Cool—who wouldn’t want free tuition? But did we have to bar immigrants to do this?
Our "polite" version of nationalism is creeping into public policy and how we think about immigrants and each other.
These measures won’t stop Canadians' increasingly negative view of immigration. During tough times, we look for someone to blame. Many of our politicians are saying, “Don’t blame me! Blame immigrants and temporary workers!”
But just in case you forgot, Canada is a country built on immigration. Unless you are a member of an Indigenous community, we are settlers in this country. And with fewer children being born, we rely on immigrants to keep our economy going. So, as we slash immigration, who’s going to do the work?
Who’s going to pick our fruit? It’s poorly paid, poorly treated temporary workers from Jamaica and Mexico doing that back-breaking work.
Yes, we have a housing shortage, but is it really immigrants driving up rents and housing prices? Or is it investors buying up properties? Or developers not building affordable housing?

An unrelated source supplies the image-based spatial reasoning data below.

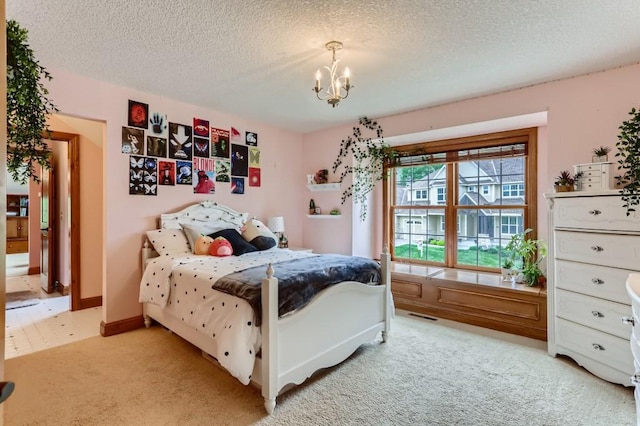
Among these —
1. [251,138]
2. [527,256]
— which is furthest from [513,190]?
[251,138]

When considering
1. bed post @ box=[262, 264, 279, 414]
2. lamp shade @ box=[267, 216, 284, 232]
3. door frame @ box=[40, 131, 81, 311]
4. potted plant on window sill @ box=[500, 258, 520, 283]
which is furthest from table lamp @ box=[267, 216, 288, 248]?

Are immigrants taking Canadian jobs, or are corporations turning to the gig economy for cheaper labour?
Are immigrants changing Canadian culture for the worse—or are they enriching it? When my parents came here in the 1960s, people complained that Caribbean immigrants would “negatively” impact Canadian culture, but we only added to it.
Canada has its problems: everything’s more expensive and a lot of us are struggling. But blaming immigrants is a slippery slope and we should know better than to slide down there. If we do, are we any better than our cousins south of the border? Nope, just more polite.